Yesterday, then, was a kind of a tiny celebration and an acknowledgement that we may be moving beyond the most restrictive part of the pandemic. People are still wearing face masks quite a bit around here and masks are required in some neighboring counties regardless of one’s vaccination status. We wore masks while riding the ferry and whenever we went into a building during our recent visit to San Juan Island.

Checking myself out in the mirror, I still don’t have much hair on the top of my head. I’m still an aging man. I’m not much to look at, but I feel a bit better with my hair cut and my beard neatly trimmed. It feels good.

Here is another sign that we have emerged from the depths of the pandemic. There are boxes of disposable face masks in impulse bins at the check out stands of many local stores. I saw boxes of 25 masks for $4.95 at the hardware store recently. At the height of the pandemic, they were selling packages of 5 masks for $6.95. Even more impressive was a “one free with any purchase of $5 or more” hand sanitizer at a local drug store. A year ago hand sanitizer was a precious commodity. I remember when a local brewery started making hand sanitizer and donated a few gallons to the Sheriff’s Office where I worked as a volunteer chaplain. We were all using hand sanitizer every time we went into and out of the break room or the briefing area, which meant that the office was going through a lot of the product and shortages had caused the price to rise dramatically. Stores were limiting quantity for customers. Now, apparently, they’ve become over stocked and are literally giving the stuff away to get it out of the store.
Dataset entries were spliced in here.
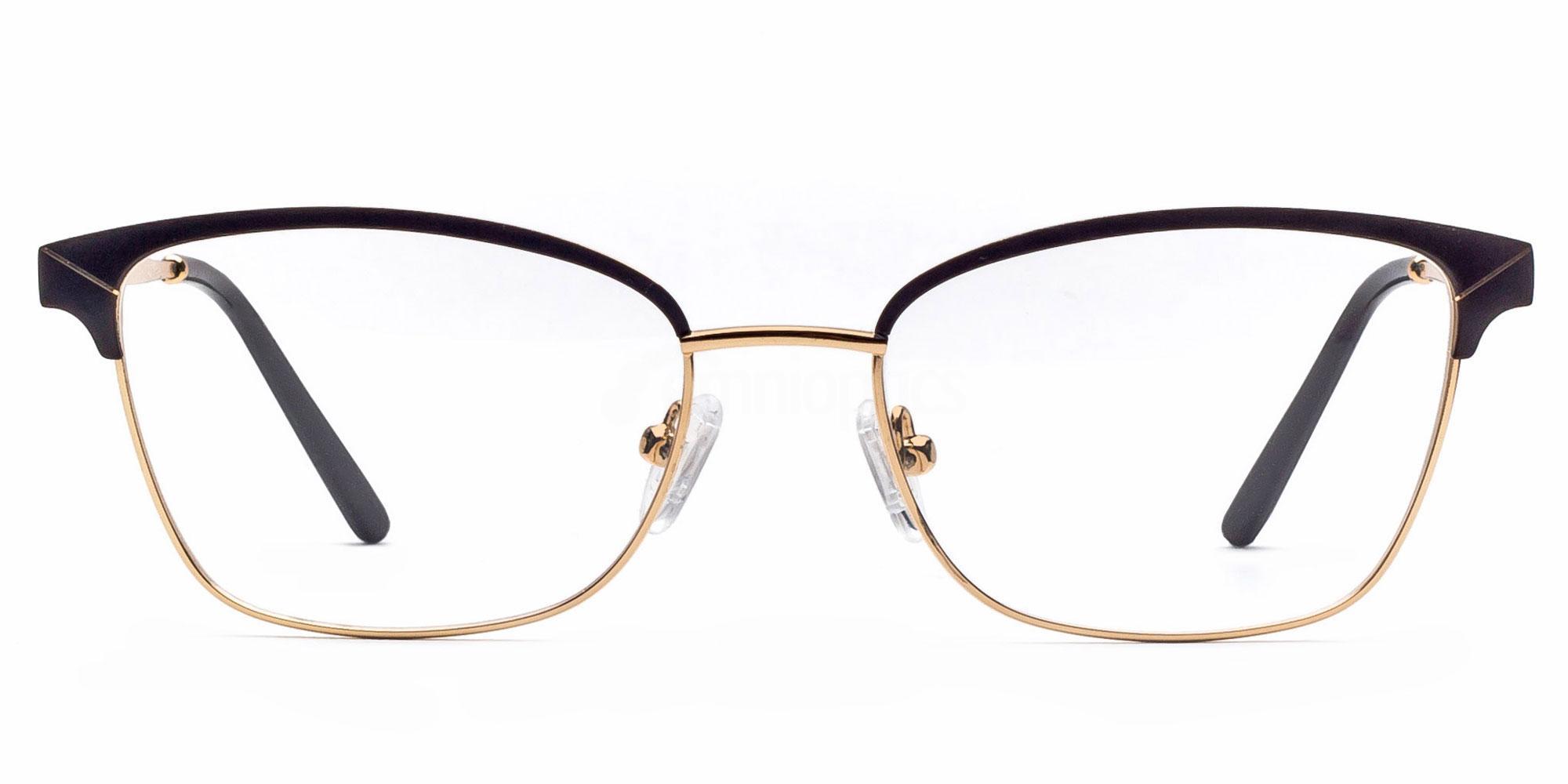 C1 9002 Glasses, Icon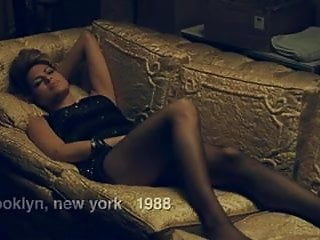 Eva mendes porn videos - Eva mendes - we own the night topless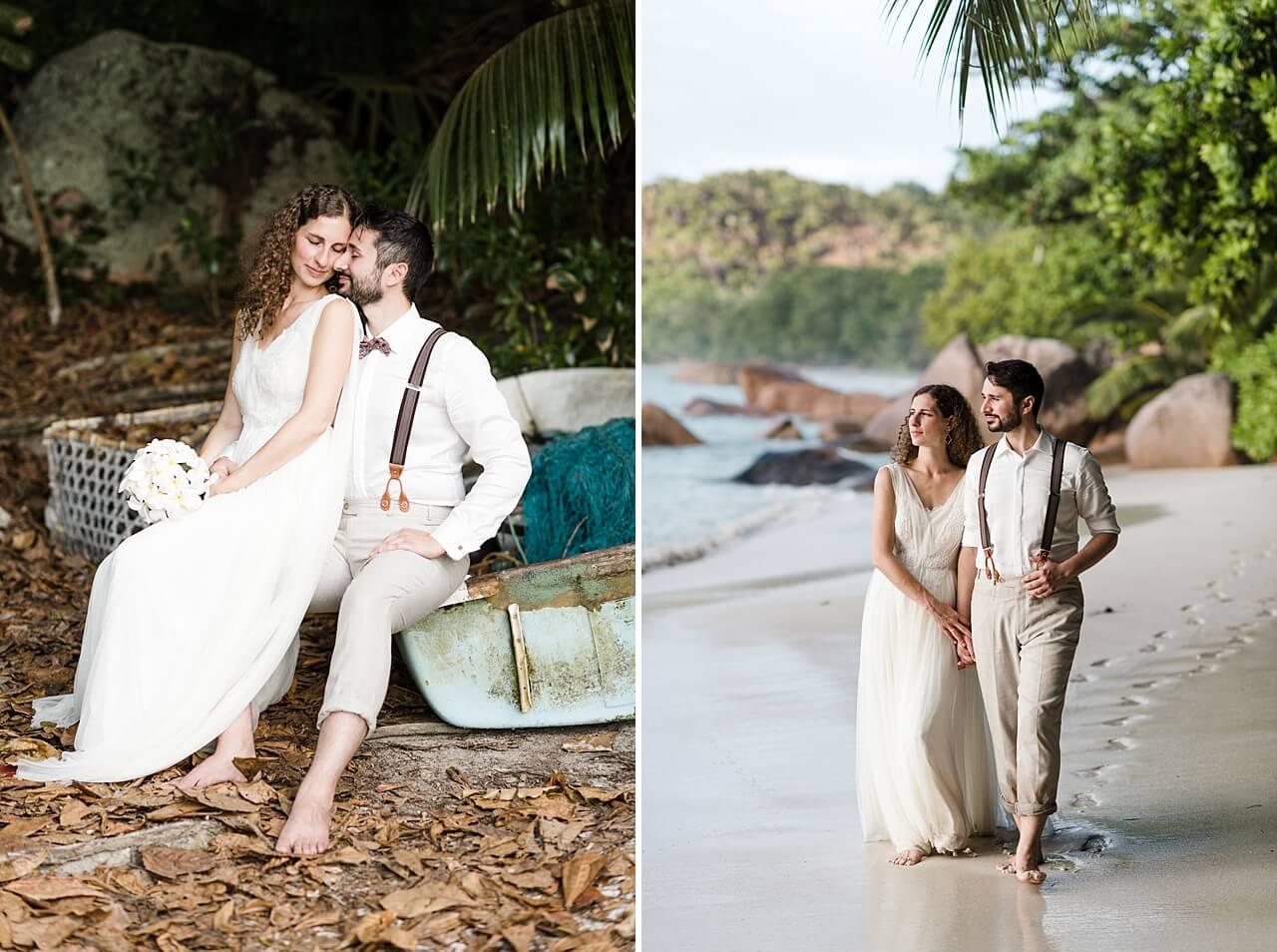 Rebecca Conte Fotografie: Intime Strandhochzeit Seychellen 30
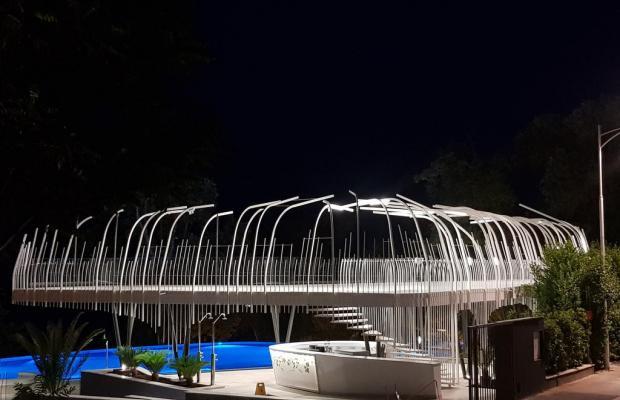 фотографии отеля Grand Hotel Adriatic II изображение №3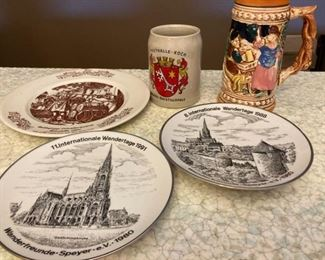 Collectible Plates and Steins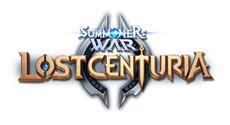 Summoners War: Lost Centuria startet mit Season 2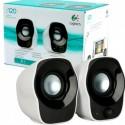 Parlantes Logitech Z120 Speakers Usb + 3.5mm 2.0 1.2w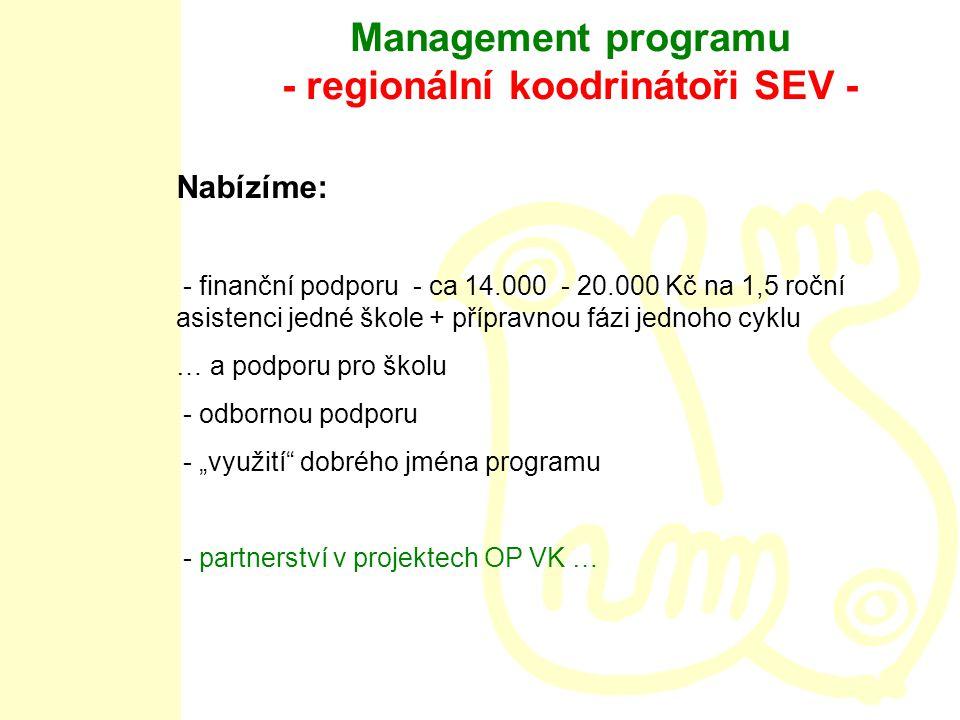 """Management programu - regionální koodrinátoři SEV - Nabízíme: - finanční podporu - ca 14.000 - 20.000 Kč na 1,5 roční asistenci jedné škole + přípravnou fázi jednoho cyklu … a podporu pro školu - odbornou podporu - """"využití dobrého jména programu - partnerství v projektech OP VK …"""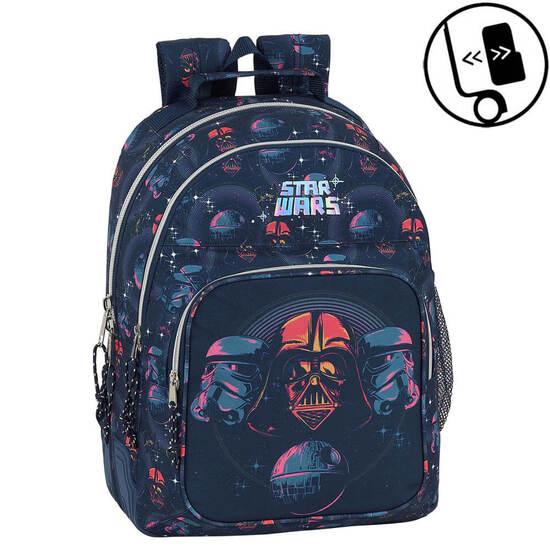 Mochila Star Wars Death Star Doble Reforzada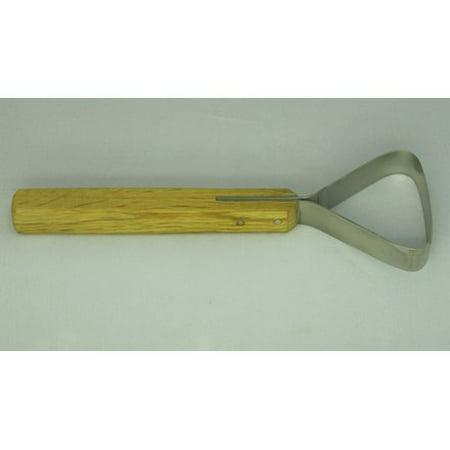 Fleshing Tool - Caribou Large Fleshing Tool Trapping Knives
Supply chain issues are still being used as the reason for higher prices on some items, and several local stores have signs about potential shortages, but we haven’t had any troubles obtaining any of the household items we use. In the early days of the pandemic, a lot of attention was paid to shortages of toilet tissue, but we never ran short. We had our usual supply and bought small packages when they were available and had no trouble, other than paying a slightly higher price.

The beard trim, by the way, was not expensive. I get a senior citizen’s discount at the barber shop. In fact, it was about the same price as my last hair cut without a beard trim. Maybe the students need the experience after more than a year of pandemic.